Garden Plot: Tips to shred, store and compost leaves

Trees and lawns love leaves, just not whole leaves

Beth in Columbia, Maryland, has some great questions about leaves! She writes: “I’ve been reading that trees need the leaves to remain at their base for enriching their growth. Is this true? Do you need to put them on top of newspaper or cardboard? Must they be shredded? I know not to put them up against the tree trunk.”

Yes, Beth; thanks to deep roots that reach fresh nutrients every season and the magic of photosynthesis, leaves do feed the trees that dropped them. It’s why forests don’t need to be fed; they’ve evolved into the perfect sustainable system.

No; you don’t need, or want, cardboard or anything else down there. You want the roots of the tree to be able to breathe and receive rainwater unimpeded.

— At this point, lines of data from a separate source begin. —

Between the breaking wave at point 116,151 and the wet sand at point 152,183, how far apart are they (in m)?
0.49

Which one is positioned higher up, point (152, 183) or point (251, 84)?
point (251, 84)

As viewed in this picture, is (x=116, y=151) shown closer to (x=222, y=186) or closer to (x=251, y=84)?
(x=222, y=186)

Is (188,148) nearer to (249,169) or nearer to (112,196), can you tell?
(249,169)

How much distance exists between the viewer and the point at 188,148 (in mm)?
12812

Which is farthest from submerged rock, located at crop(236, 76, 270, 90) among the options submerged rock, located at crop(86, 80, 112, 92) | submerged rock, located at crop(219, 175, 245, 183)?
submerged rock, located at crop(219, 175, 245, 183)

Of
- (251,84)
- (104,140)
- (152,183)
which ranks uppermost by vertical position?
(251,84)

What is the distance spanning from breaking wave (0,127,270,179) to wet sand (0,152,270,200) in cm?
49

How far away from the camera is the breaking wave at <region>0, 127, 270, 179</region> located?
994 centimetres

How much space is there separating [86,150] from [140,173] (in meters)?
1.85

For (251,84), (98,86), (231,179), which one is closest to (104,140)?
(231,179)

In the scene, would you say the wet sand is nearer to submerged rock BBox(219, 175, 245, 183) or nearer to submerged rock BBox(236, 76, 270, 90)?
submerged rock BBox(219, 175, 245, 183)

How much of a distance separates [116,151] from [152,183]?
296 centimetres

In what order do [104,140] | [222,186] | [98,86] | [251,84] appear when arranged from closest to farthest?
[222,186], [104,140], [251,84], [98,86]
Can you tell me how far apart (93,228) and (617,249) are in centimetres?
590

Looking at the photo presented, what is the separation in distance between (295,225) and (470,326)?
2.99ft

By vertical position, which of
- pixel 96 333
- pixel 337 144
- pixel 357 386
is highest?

And yes, the leaves must be shredded.

In nature, dropped leaves smother the smaller plants near trees, which is fine in the forest, but not in a home landscape where those leaves mat down, make a mess and can smother things you maybe wanted alive, such as spring bulbs and herbaceous perennials. Shredding the leaves with a lawn mower or a leaf blower set on reverse turns them into a breathable mulch that slowly feeds your trees and other plantings without causing problems.

Can this year’s leaves be used right away?

Beth continues: “Your previous plots advise shredding leaves and saving them for next spring, as opposed to using them right away. Wouldn’t it help the garden to keep the leaves in place over the winter?”

Yes and no, Beth.

Mowing leaves into your lawn as they fall is a great way to boost the health of your turf and prevent or eliminate thatch at the soil line. Mulching your garden beds with shredded leaves is a great way to prevent erosion and nutrient loss and protect the roots of perennials.

But shredded they must be.

As we can’t stress too often, trees “use” their leaves to smother low-growing competition and leaving whole leaves in place can injure a lawn and severely stress small plants. Shredding them unleashes their benefits and negates their negatives.

But please save some of those shredded leaves for making compost and mid- season mulching.

Winter’s the perfect time to tame tall trees

Joe in Rockville writes: “We have two ginormous tulip poplars in the backyard, which were mature when the house was purchased 28 years ago. We’d like to allow more afternoon sun into the yard. Should we have any concerns about having a reputable tree service prune them in late winter/early spring to allow more sunlight to pass through?”

Not at all, Joe. Although the job will be expensive, it’s an excellent idea and the dead of winter is the perfect time to do so: The arborists can do their best thinning work when they can see the bare bones of the tree. And while they’re up there, they can easily spot and remove the dangerous dead branches that always seem to adorn the tops of tulip poplars as they age.

Hide the pruners until May

Joe in Rockville has just saved the lives of many precious plants! He writes: “Should the trimming of overgrown azaleas wait until late winter/early spring? Or could they be trimmed back now?”

Neither, Joe. (Or is that “nither”?) Either way, don’t do it!

First, no plant should be pruned now, as they are entering dormancy, and waking them up with an ill-timed haircut can greatly sap their strength and invite winter injury.

And spring bloomers such as azaleas, rhododendrons and lilacs have already formed next year’s flower buds. Their rule is the easiest of all plants to remember: Only prune plants that bloom in the spring right after they finish blooming in the spring. Pruning in summer, fall or winter can remove flower buds and destroy their springtime show.

You can prune away as much as a third of the plant after the flowers have faded. If they need more than that, spread the work out over several seasons.

Don’t position piles on your lawn

Tom, in “Virginia’s western suburbs,” writes: “This is my first year composting leaves, shredded as per your advice. But I am running out of places to put my piles because of the number of bags of leaves put out for curbside pickup that I’ve ‘stolen.’ Would composting some of the shredded leaves on a grassy area of the back yard kill the grass underneath?”

Oh yes, it would be a bad thing, Tom.

As people who have had mulch delivered learn quickly, anything that smothers the grass can, well, smother the grass! If all of your non-lawn area is filled up, just shred, re-bag and store those “rescued” leaves until the spring. (Shredding them now will reduce their volume so you’ll be able to fit 10 bags of previously whole leaves into a single bag.)

Or empty a few bags onto your lawn and mow them in. Lawns like those kinds of leaves.